On November 8, 2000, the U.S. District Court ruled in favor of the cable operators. It held that the Internet access and content services provided by cable operators are entitled to the same level of protection as a newspaper under the First Amendment. Moreover, the court held that the ordinance in question constitutes content based regulation, and hence, the strict scrutiny test applies. Broward County argued that it regulated the economic activity of providing broadband transport, not the content which the cable operators disseminated over those transport facilities. The Judge reasoned both that the transmission and content are inseparable, and that the First Amendment offers protection to both transmission and content. He also wrote that cable operators control no bottleneck monopoly over access to the Internet because there is an abundance of different sources of content on the Internet.

Court decision:
On April 23, 2001, Broward County settled its open access suit with AT&T. The county agreed to drop the appeal and rescind the ordinance, and the cable operators agreed to abandon attempts to collect attorney's fees.

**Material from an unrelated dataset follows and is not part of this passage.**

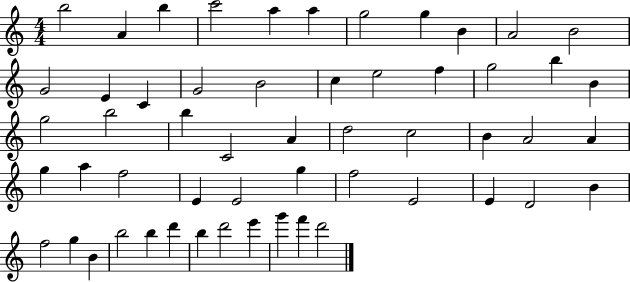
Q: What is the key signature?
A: C major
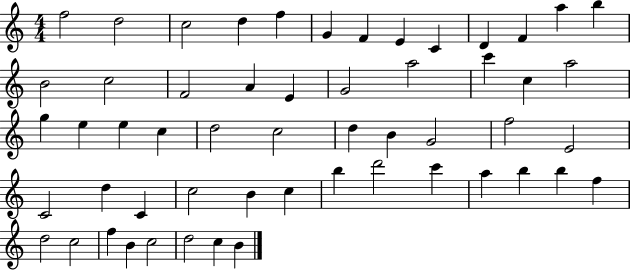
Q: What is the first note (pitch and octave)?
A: F5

GTE v. TCI, Comcast, At Home

Plaintiffs: GTE Internetworking Inc. and GTE Intelligent Network Services Inc.
Defendants: Tele-Communications Inc., Comcast, and At Home Corp.,
Summary:
GTE Internetworking Inc. filed a lawsuit in U.S. District Court on October 25,1999 against the cable company TCI, Comcast, and ISP At Home alleging that bundling broadband data transport service with ISP service violates the Sherman Antitrust Act. GTE's complaint rests on Section 1 of the Sherman Antitrust Act. It alleges three counts of illegal tying, and two counts of refusals to deal. The complaint seeks damages and a court declaration that (a) the defendants may not require customers to purchase the At Home ISP service in order to obtain high-speed data transport, i.e., customers may obtain high-speed data transport without also purchasing ISP service from At Home; (b) the exclusive contract between the Cable Company Defendants and At Home is unlawful; and (c) the Cable Company Defendants may not agree to refuse to deal with non-affiliated ISPs with respect to the provision of high-speed data transport to residential customers".

Result:This case has not been heard in the court.